Should we go all in on Artificial Intelligence?

Angela Jia ‘25, National and World News Editor

Although AI has been around for a while now, ChatGPT took the world by storm when it was released on Nov. 30, 2022 by OpenAI because it forced us to reckon with how far we’re really letting AI go. 

What once seemed like harmless fun when we were asking Siri to beatbox, is now looking more and more dystopian when we confront eerily lifelike robots and ChatGPT. Someone really needs to ban the computer science major. 

There’s a myriad of issues with AI that can’t be covered in a short article. There’s the issue of plagiarism, whether AI should be creating “art,” how it’s taking away human jobs, and humanity’s dangerous “do it because we can” mindset when it comes to robots. But those are all issues we already have some awareness about. 

A little known consequence, however, is how AI worsens misogyny in social media and the workplace. 

Social media companies use AI to determine what to suppress and amplify in algorithms. A Guardian investigation found that AI tools objectify female bodies by rating pictures of women as more “sexually suggestive” than men in everyday situations, especially when pregnant bellies and exercise are involved. 

These tools are meant to limit inappropriate content, but the problem arises when the mere existence of women is flagged as “racy.” 

Leon Derczynski, a professor of computer science at the IT University of Copenhagen, says, “Objectification of women seems deeply embedded in the system.” 

This results in the suppression of female presence in public forums, exacerbating current day sexism. 

This may be due to the fact that most AI algorithms are developed by males. Margaret Mitchell, chief ethics scientist at AI firm Hugging Face thinks it is because photos used to train the algorithms were labeled by men who perceive fellow men working out as “fitness” but women working out as “sexual.” 

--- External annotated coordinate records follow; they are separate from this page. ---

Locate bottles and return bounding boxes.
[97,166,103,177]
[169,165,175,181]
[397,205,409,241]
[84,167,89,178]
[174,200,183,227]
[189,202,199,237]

Artificial intelligence is only as good as the data it’s trained on, and the data it’s trained on is pretty sexist. 

It’s not just social media, though. The inherent sexism in AI tools will also be detrimental to female applicants who are applying to jobs. A few years ago, Amazon used an AI recruiting and hiring tool meant to filter in top talent. 

However, that system rated men more highly than women. That’s because the system was trained to observe patterns in hired resumes over a 10 year period, most of which were male. 

The AI essentially learned that male applicants were preferable and even downgraded candidates from all-female colleges and penalized resumes including the word “women’s.” Eventually, Amazon scrapped the system, but it carries concerning implications for women in the workforce as companies around the world become more reliant on AI to do jobs. 

Proponents of AI say it’s a mark of progress and innovation for humanity, but clearly women are being left behind. It seems that when people say AI leads to progress, they only mean progress for men.